Preserving the Context of Science Data

Greg Janée1 and James Frew2

1Institute for Computational Earth System Science, University of California at Santa Barbara, Santa Barbara, CA 93106-3060.
2Donald Bren School of Environmental Science & Management, University of California at Santa Barbara, Santa Barbara, CA 93106-5131.


Preserving any type of digital information requires preserving both the "bits" comprising the information, and sufficient context (metadata) to support interpreting the bits in the future. Unfortunately, this context is often implicit or embedded in organizations (e.g., communities of practice) or artifacts (e.g., computing platforms) that are not as survivable as the information itself. Therefore, digital preservation must explicitly preserve context.

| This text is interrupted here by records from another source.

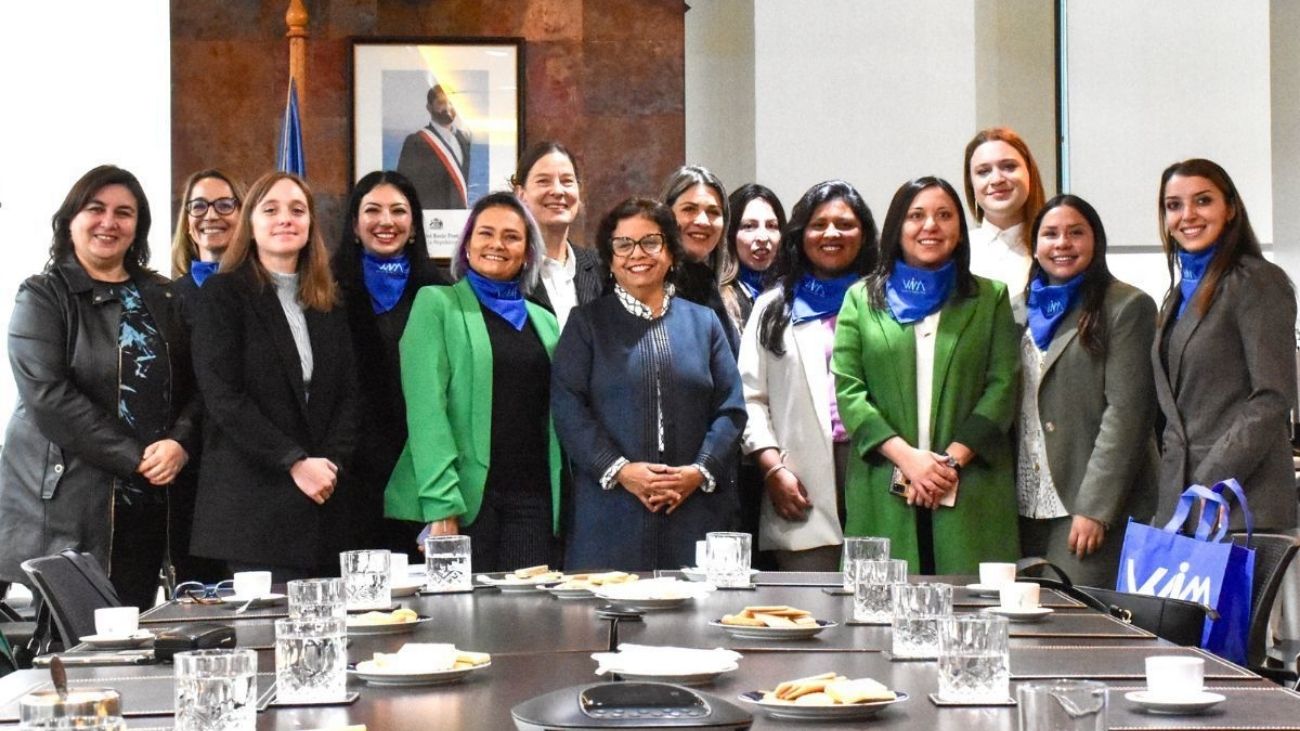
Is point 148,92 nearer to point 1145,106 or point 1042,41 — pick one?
point 1042,41

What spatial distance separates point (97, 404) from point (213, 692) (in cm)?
277

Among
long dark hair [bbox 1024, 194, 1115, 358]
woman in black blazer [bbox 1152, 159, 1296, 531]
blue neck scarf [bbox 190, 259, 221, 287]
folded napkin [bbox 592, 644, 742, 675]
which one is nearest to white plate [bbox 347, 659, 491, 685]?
folded napkin [bbox 592, 644, 742, 675]

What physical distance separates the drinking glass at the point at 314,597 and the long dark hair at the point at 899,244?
2.21 meters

Two necessary components of digital scientific information context are formats and provenance. Formats describe the syntax and low-level semantics of digital information objects (e.g., files). The library community has promulgated format registries (e.g, PRONOM, GDFR, digitalpreservation.gov) that allow archival objects to refer to format definitions using standardized persistent identifiers. Format registries maintain this context separately from the information that references it, but make no archival guarantees about the context's survival. Meanwhile, the scientific community has focused on capturing the provenance of scientific information, typically as a formal workflow specification of the processing steps that created the information. Unfortunately, there is as yet no standard for scientific workflows, nor any guarantee that a specification that can reproduce information is sufficient for understanding it.

We describe new technologies that may prove a better fit for preserving scientific information context. The National Geospatial Digital Archive (NGDA) data model represents formats as archival objects containing specifications, software implementations, and other documentation. A format registry is simply an archive that happens to hold archival objects representing formats. Both format and provenance relationships are represented by typed references. Any archival object may reference any other object for its interpretation: the referenced object may be a "file format" object or an object containing dataset documentation, and may reside in the same archive or in another. Cross-archive references capture whole-archive dependencies (summarized by whole-archive descriptors located at the root of each archive), allowing us to describe the familiar situation of an entire archive referencing a format registry, or a source data center.

We describe as a case study the archiving of the Earth science data records (ESDRs) being produced by the UCSB NASA-funded Ocean MEaSUREs project. The data's context includes complex formats, scientific literature, and software (both commercial and locally-developed). The data's provenance includes dependencies on multiple versions, parameter settings, and satellite data sources. By addressing how much context is required to preserve these data, we hope to begin to answer the question: What does it mean for a library to assume responsibility for a science dataset?